Afghan - GSD 26months old

Anubis- HM 20 months old 

<3












Thanks for viewing them 

Kindly click on images to view them in bigger size


----------



## noushka05 (Mar 28, 2008)

i cant see the pics....but im so pleased Afghan is okay, i remember you had a few health worries with him when he was a little puppy.


oh i can see them now! Awww hes Stunning and he looks Fantastic! Anubis is Gorgeous.


----------



## sunnyej (Jun 19, 2009)

Thanks , yes that was a very close call 


but he is fine now , and Anubis is the cuddly one 

He sleeps in my room and watches dogs on my computer with me all day ( i mean his eyes are on screen haha)

You can click on images to view them in bigger size


----------



## new westie owner (Apr 30, 2010)

Handsome boys


----------



## sunnyej (Jun 19, 2009)

Thank you


----------



## noushka05 (Mar 28, 2008)

sunnyej said:


> Thanks , yes that was a very close call
> 
> but he is fine now , and Anubis is the cuddly one
> 
> ...


aw im so pleased... i ofter wondered how he was i was very worried about him, but just look at him now! he looks the picture of health and so very handsome

Anubis sounds a lovely character and what an impressive boy he is!:001_tt1:


----------



## sunnyej (Jun 19, 2009)

Thanks , 


Afghan !! HE has attitude haha  



Anubis is very cute , he just wants to cuddle and be hugged .

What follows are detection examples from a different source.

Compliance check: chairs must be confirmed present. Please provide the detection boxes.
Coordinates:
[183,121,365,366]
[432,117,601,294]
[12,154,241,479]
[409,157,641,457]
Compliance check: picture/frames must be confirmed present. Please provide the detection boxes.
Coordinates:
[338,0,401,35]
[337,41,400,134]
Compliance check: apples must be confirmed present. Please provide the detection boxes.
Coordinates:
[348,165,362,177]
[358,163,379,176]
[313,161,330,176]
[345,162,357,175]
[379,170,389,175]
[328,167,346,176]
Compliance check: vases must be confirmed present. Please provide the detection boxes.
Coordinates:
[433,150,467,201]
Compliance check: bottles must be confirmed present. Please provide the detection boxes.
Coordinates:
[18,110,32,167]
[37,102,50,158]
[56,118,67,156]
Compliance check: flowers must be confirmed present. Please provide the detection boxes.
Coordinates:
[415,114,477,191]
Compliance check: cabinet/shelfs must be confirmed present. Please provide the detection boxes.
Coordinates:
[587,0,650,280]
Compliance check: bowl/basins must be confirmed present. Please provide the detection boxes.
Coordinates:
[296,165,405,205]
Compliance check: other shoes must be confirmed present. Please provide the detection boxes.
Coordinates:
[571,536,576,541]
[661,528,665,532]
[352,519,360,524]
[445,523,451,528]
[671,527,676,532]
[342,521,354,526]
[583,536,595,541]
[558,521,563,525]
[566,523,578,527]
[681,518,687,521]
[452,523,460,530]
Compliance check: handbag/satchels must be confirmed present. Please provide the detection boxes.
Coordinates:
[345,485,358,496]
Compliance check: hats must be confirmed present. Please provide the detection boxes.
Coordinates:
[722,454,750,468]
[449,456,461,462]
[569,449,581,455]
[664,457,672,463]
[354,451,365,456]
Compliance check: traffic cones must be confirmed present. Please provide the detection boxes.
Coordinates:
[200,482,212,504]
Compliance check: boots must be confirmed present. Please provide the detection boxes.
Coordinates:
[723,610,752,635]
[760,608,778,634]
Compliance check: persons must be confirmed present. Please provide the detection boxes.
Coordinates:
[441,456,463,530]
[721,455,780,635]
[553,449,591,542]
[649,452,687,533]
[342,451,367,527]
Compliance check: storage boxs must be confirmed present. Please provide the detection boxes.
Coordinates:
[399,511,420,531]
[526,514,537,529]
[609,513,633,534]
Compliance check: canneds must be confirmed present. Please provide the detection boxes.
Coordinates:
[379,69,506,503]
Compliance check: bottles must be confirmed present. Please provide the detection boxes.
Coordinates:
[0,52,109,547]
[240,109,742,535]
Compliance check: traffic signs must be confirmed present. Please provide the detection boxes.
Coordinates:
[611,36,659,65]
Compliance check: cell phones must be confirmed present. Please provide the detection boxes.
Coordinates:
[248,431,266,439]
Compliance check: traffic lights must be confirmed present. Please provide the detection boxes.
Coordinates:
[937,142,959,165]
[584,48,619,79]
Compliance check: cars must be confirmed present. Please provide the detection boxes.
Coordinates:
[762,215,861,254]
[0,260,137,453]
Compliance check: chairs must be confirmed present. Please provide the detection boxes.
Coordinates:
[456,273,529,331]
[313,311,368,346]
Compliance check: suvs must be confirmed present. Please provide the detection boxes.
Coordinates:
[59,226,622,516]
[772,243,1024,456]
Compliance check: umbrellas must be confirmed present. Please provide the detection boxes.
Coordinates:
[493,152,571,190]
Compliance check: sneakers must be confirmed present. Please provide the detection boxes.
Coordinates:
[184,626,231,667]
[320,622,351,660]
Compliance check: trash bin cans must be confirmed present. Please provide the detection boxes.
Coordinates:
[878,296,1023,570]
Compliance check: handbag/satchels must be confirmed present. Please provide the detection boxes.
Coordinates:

he slobbers a lot and shakes when room is full of people , we take bath in his saliva often


----------



## Nathe (Jul 11, 2011)

Really great pictures of the shepherds!


----------



## sunnyej (Jun 19, 2009)

Thanks XD ..........................................................


----------



## FionaS (Jul 2, 2011)

Love love love! Mastiffs are one of my all time favourite breeds.


----------